TASK PROMPT — Return each entry below without any alteration.

DATA RECORDS Block Start

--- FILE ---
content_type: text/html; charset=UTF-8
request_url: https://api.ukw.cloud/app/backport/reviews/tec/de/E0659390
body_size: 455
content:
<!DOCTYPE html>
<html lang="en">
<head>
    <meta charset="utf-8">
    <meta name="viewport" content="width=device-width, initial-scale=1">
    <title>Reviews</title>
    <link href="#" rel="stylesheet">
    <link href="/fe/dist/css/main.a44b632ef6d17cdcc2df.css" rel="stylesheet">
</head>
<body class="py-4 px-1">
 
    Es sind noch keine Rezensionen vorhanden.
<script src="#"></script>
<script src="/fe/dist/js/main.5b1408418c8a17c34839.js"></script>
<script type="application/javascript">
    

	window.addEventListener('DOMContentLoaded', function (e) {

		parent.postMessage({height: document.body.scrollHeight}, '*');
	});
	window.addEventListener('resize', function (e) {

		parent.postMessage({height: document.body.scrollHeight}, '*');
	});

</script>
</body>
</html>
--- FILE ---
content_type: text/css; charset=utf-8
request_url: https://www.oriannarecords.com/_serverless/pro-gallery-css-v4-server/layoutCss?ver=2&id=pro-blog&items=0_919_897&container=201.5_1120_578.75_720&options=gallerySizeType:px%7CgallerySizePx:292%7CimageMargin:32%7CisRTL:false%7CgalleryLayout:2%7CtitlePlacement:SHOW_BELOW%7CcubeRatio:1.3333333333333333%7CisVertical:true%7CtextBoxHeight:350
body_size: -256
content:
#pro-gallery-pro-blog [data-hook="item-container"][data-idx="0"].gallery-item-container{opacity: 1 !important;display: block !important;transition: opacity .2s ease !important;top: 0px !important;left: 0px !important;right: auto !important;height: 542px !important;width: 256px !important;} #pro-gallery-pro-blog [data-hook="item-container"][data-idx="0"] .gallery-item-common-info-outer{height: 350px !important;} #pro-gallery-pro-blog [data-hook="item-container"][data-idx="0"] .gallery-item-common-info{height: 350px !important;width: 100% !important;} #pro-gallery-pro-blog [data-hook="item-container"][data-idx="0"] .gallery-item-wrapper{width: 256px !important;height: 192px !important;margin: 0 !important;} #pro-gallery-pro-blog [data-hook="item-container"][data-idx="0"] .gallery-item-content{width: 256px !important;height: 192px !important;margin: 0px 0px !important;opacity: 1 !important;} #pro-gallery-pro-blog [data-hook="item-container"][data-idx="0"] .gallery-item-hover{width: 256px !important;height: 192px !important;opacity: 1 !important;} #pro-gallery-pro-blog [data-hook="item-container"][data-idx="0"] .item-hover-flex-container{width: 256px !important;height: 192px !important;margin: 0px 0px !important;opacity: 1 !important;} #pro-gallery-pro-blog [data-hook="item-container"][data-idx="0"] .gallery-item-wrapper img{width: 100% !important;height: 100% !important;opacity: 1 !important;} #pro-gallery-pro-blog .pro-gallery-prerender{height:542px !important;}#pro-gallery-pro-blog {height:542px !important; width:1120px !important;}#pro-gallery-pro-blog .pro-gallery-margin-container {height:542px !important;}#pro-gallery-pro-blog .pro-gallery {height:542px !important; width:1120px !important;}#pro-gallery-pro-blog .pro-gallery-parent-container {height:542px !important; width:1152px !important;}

DATA RECORDS Block End

ANSWER TO THIS PROBLEM —
--- FILE ---
content_type: text/html; charset=UTF-8
request_url: https://api.ukw.cloud/app/backport/reviews/tec/de/E0659390
body_size: 455
content:
<!DOCTYPE html>
<html lang="en">
<head>
    <meta charset="utf-8">
    <meta name="viewport" content="width=device-width, initial-scale=1">
    <title>Reviews</title>
    <link href="#" rel="stylesheet">
    <link href="/fe/dist/css/main.a44b632ef6d17cdcc2df.css" rel="stylesheet">
</head>
<body class="py-4 px-1">
 
    Es sind noch keine Rezensionen vorhanden.
<script src="#"></script>
<script src="/fe/dist/js/main.5b1408418c8a17c34839.js"></script>
<script type="application/javascript">
    

	window.addEventListener('DOMContentLoaded', function (e) {

		parent.postMessage({height: document.body.scrollHeight}, '*');
	});
	window.addEventListener('resize', function (e) {

		parent.postMessage({height: document.body.scrollHeight}, '*');
	});

</script>
</body>
</html>
--- FILE ---
content_type: text/css; charset=utf-8
request_url: https://www.oriannarecords.com/_serverless/pro-gallery-css-v4-server/layoutCss?ver=2&id=pro-blog&items=0_919_897&container=201.5_1120_578.75_720&options=gallerySizeType:px%7CgallerySizePx:292%7CimageMargin:32%7CisRTL:false%7CgalleryLayout:2%7CtitlePlacement:SHOW_BELOW%7CcubeRatio:1.3333333333333333%7CisVertical:true%7CtextBoxHeight:350
body_size: -256
content:
#pro-gallery-pro-blog [data-hook="item-container"][data-idx="0"].gallery-item-container{opacity: 1 !important;display: block !important;transition: opacity .2s ease !important;top: 0px !important;left: 0px !important;right: auto !important;height: 542px !important;width: 256px !important;} #pro-gallery-pro-blog [data-hook="item-container"][data-idx="0"] .gallery-item-common-info-outer{height: 350px !important;} #pro-gallery-pro-blog [data-hook="item-container"][data-idx="0"] .gallery-item-common-info{height: 350px !important;width: 100% !important;} #pro-gallery-pro-blog [data-hook="item-container"][data-idx="0"] .gallery-item-wrapper{width: 256px !important;height: 192px !important;margin: 0 !important;} #pro-gallery-pro-blog [data-hook="item-container"][data-idx="0"] .gallery-item-content{width: 256px !important;height: 192px !important;margin: 0px 0px !important;opacity: 1 !important;} #pro-gallery-pro-blog [data-hook="item-container"][data-idx="0"] .gallery-item-hover{width: 256px !important;height: 192px !important;opacity: 1 !important;} #pro-gallery-pro-blog [data-hook="item-container"][data-idx="0"] .item-hover-flex-container{width: 256px !important;height: 192px !important;margin: 0px 0px !important;opacity: 1 !important;} #pro-gallery-pro-blog [data-hook="item-container"][data-idx="0"] .gallery-item-wrapper img{width: 100% !important;height: 100% !important;opacity: 1 !important;} #pro-gallery-pro-blog .pro-gallery-prerender{height:542px !important;}#pro-gallery-pro-blog {height:542px !important; width:1120px !important;}#pro-gallery-pro-blog .pro-gallery-margin-container {height:542px !important;}#pro-gallery-pro-blog .pro-gallery {height:542px !important; width:1120px !important;}#pro-gallery-pro-blog .pro-gallery-parent-container {height:542px !important; width:1152px !important;}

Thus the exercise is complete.